In Hacknet (fun little game I played back in highschool:
), you inherit a dead hacker's failsafe. Bit — the guy who built the most invasive security system on the planet — is gone, and his automated ghost starts feeding you instructions through the terminal. You follow the breadcrumbs, break through firewalls with real UNIX commands, and slowly realize that what Bit actually created was an operating system specialized in hacking. An autonomous system that could do what skilled humans do, but relentlessly and without sleep.I've played through Hacknet multiple times, and the premise always stuck with me: what would it actually take to build something like that? Not a game — a real system where AI agents collaborate autonomously on security engineering tasks, each one specialized, each one operating through a shared orchestration layer that keeps the whole operation durable and recoverable when things go sideways.
This post breaks down the architecture behind a multi-agent workflow I built from scratch: a system where specialized AI agents collaborate through a durable orchestration layer to tackle complex, multi-step tasks autonomously. No LangChain. No CrewAI. Just Temporal, Pydantic, and a lot of deliberate design choices.
And yes — Claude Code wrote most of it. My will, its hands(?).
Why Build From Scratch?
The honest answer starts with a failed experiment. Before any of this, I tried building the workflow in n8n which seemed like the fast path to a working prototype. I was using Gemini Pro's latest models, and even with very specific, descriptive tool-call examples and carefully engineered prompts, tool calls would fail in ways I couldn't diagnose. The visual workflow editor gave me speed but i gave up visibility. When something broke, I was staring at a node that said "error" with no clear path to understanding why the model chose the wrong tool, or why the structured output was malformed, or where in the chain the context had gone stale. I needed to see inside every decision the system was making, and n8n's abstraction layer was a wall between me and the problem.
So I scrapped it and started from zero. I wanted to understand every moving part. Frameworks like LangChain and CrewAI abstract away orchestration decisions that matter enormously when your agents are doing real work — routing tool calls, handling failures mid-pipeline, streaming partial results back to a user who's watching in real time. When something breaks, I want to know exactly what my system is doing.

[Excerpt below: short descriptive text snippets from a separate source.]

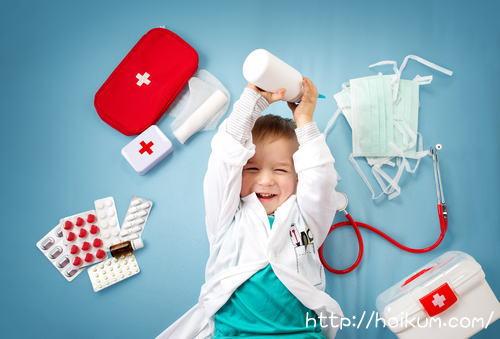 白衣を着た男の子と救急箱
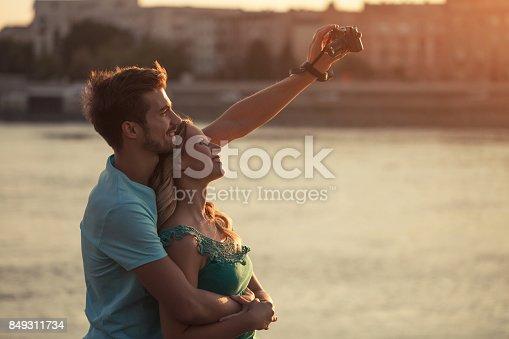 636330566istockphoto Couple taking selfie 849311734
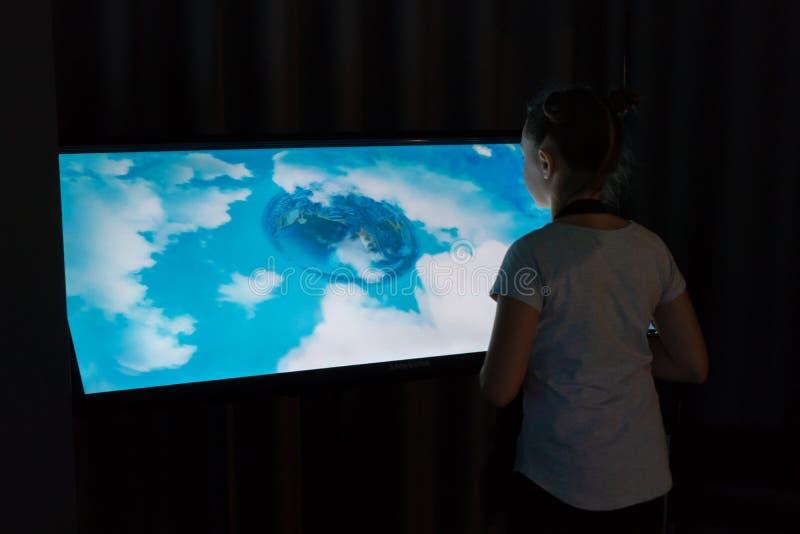 La ragazza nel museo esamina una mappa interattiva Immagine del pianeta e della città dall'aria pianeta immagine stock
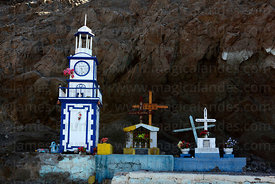 Miniature clock tower and shrine for dead fisherman next to harbour , Pisagua , Region I , Chile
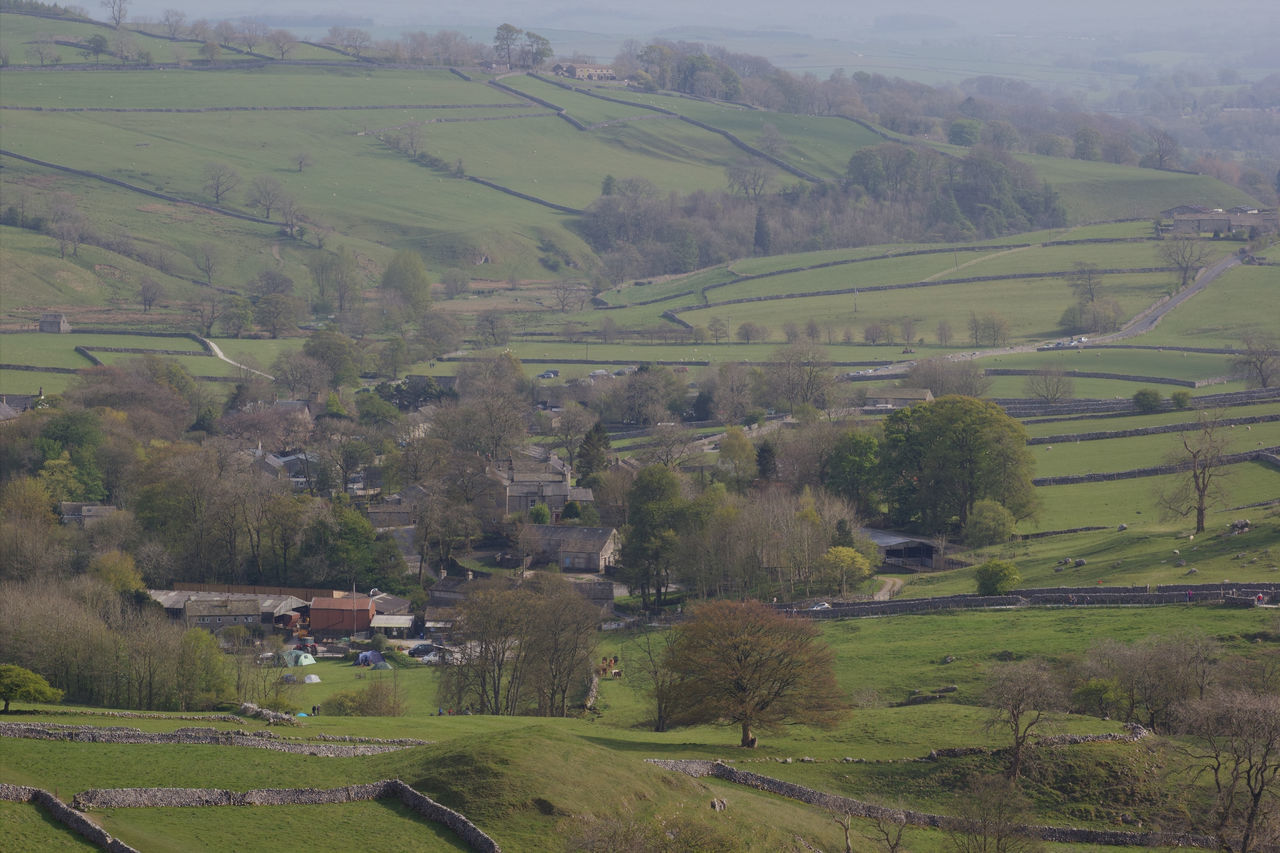 A view of the village of Malham from the top of Malham Cove Agriculture Field Landscape Rural Scene Farm Beauty In Nature Nature Outdoors Tranquility Tranquil Scene Yorkshire Dales Yorkshire Dales Uk United Kingdom English Countryside Malham Cove Malham Sky Day Tree No People Village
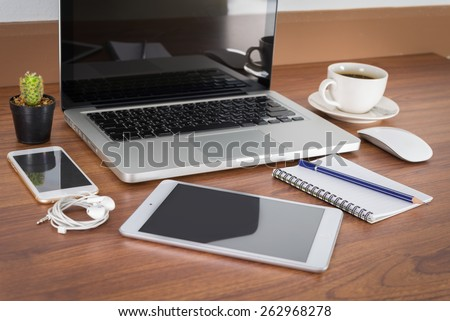 Laptop, smartphone, tablet and coffee cup with financial documents on wooden table - stock photo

The more strategic answer: I took heavy inspiration from a Praetorian blog post on deterministic AI orchestration, where they describe a philosophy of treating the LLM as a nondeterministic kernel process wrapped in a deterministic runtime.

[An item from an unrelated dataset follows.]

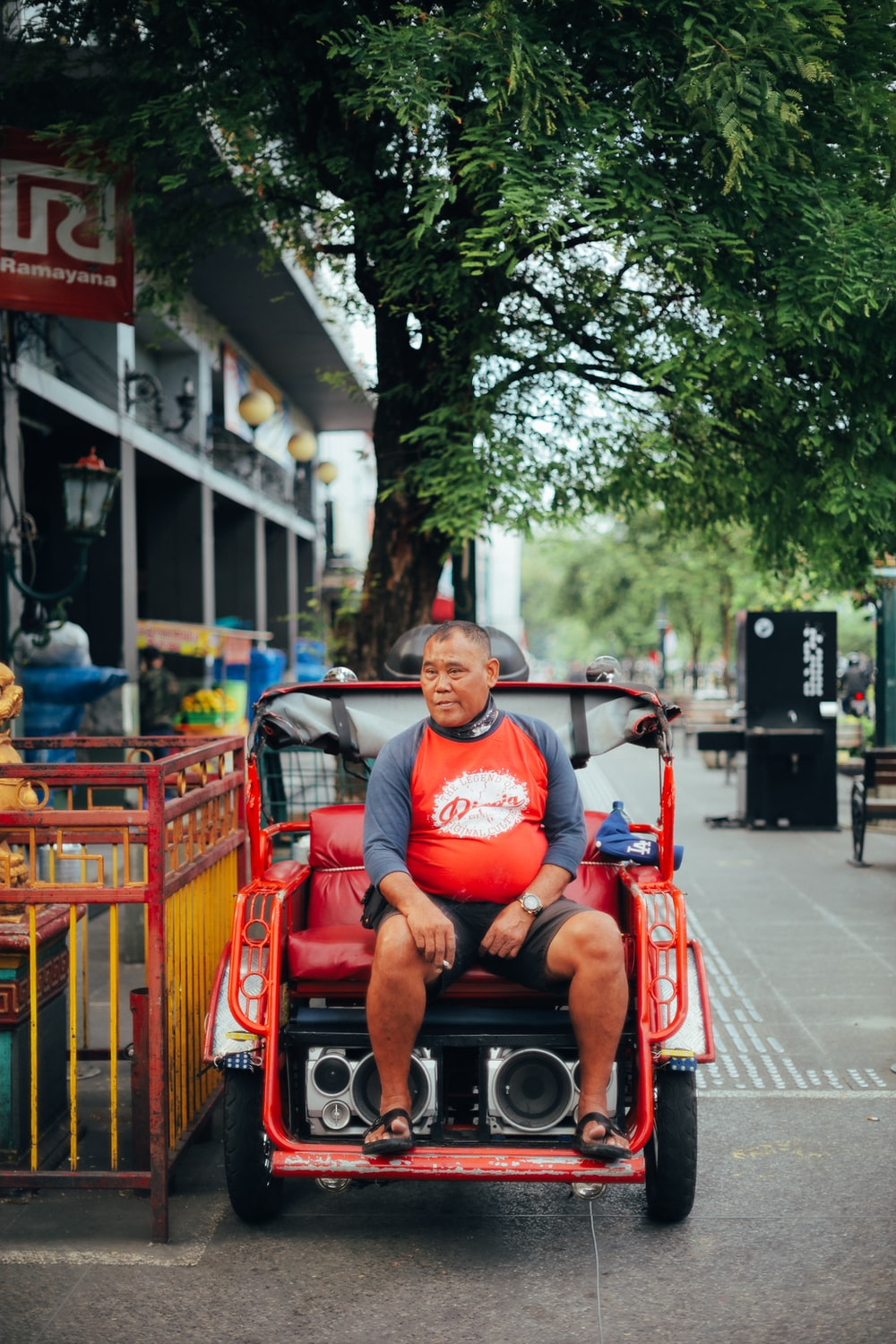 man in red crew neck t-shirt sitting on red wooden bench during daytime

Their core insight stuck with me — the bottleneck in agentic systems isn't model intelligence, it's context management and architectural determinism. Prompts are probabilistic. Your orchestration layer shouldn't be.
So I went with Temporal.io for durable workflow orchestration and PydanticAI for structured LLM interactions, and I built the glue in between myself. The result is a React/TypeScript frontend talking to a FastAPI backend, which signals a long-running Temporal workflow that orchestrates a pipeline of specialized agents — each running as an isolated Temporal activity.

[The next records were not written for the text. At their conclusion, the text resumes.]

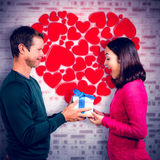 Composite image of excited girlfriend taking gift from boyfriend Royalty Free Stock Photo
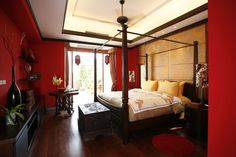 I want this bedroom and the four poster bed with red walls included!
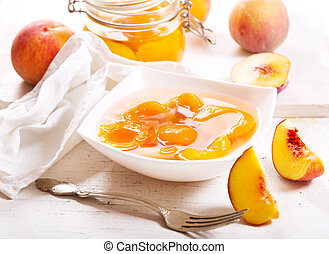 canned peaches in a bowl on wooden table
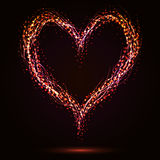 Sparkling heart shape. On dark background Royalty Free Stock Images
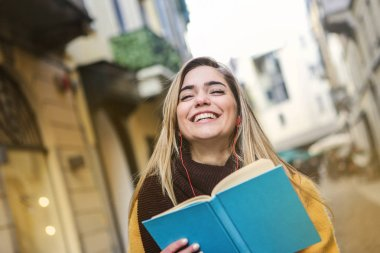 Young teenager with a book smiling and walking in the city.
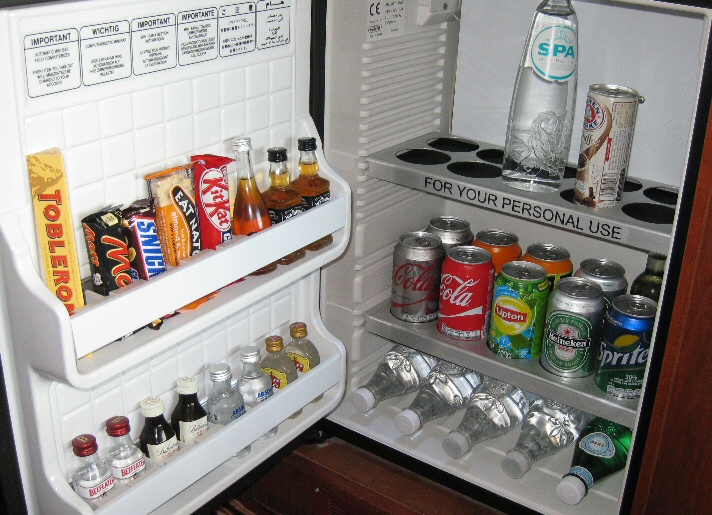 The top shelf was the only usable space for personal items in the minibar fridge. The other items were automatically charged to the room upon removal. Be careful!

The Agent Pipeline: Running a Crew
Here's the core philosophy: no single agent does everything. Every agent has one job, and the boundaries between those jobs are enforced structurally — not by prompt instructions. This mirrors the coordinator-executor pattern that Praetorian describes, but adapted for a conversational multi-turn workflow.
When a user sends a message, it enters the pipeline:
The Triage Agent is the fixer — it reads the user's request and breaks it into actionable goals. It doesn't execute anything. It scopes the job.
The Task Manager is the planner. It has read-only tools (search, file reading) and its job is to reason step-by-step about what needs to happen. It can take exactly four actions:
- spawn an executor
- mark a goal complete
- flag something as blocked,
- ask for clarification.
It does not, under any circumstances, write code or produce deliverables.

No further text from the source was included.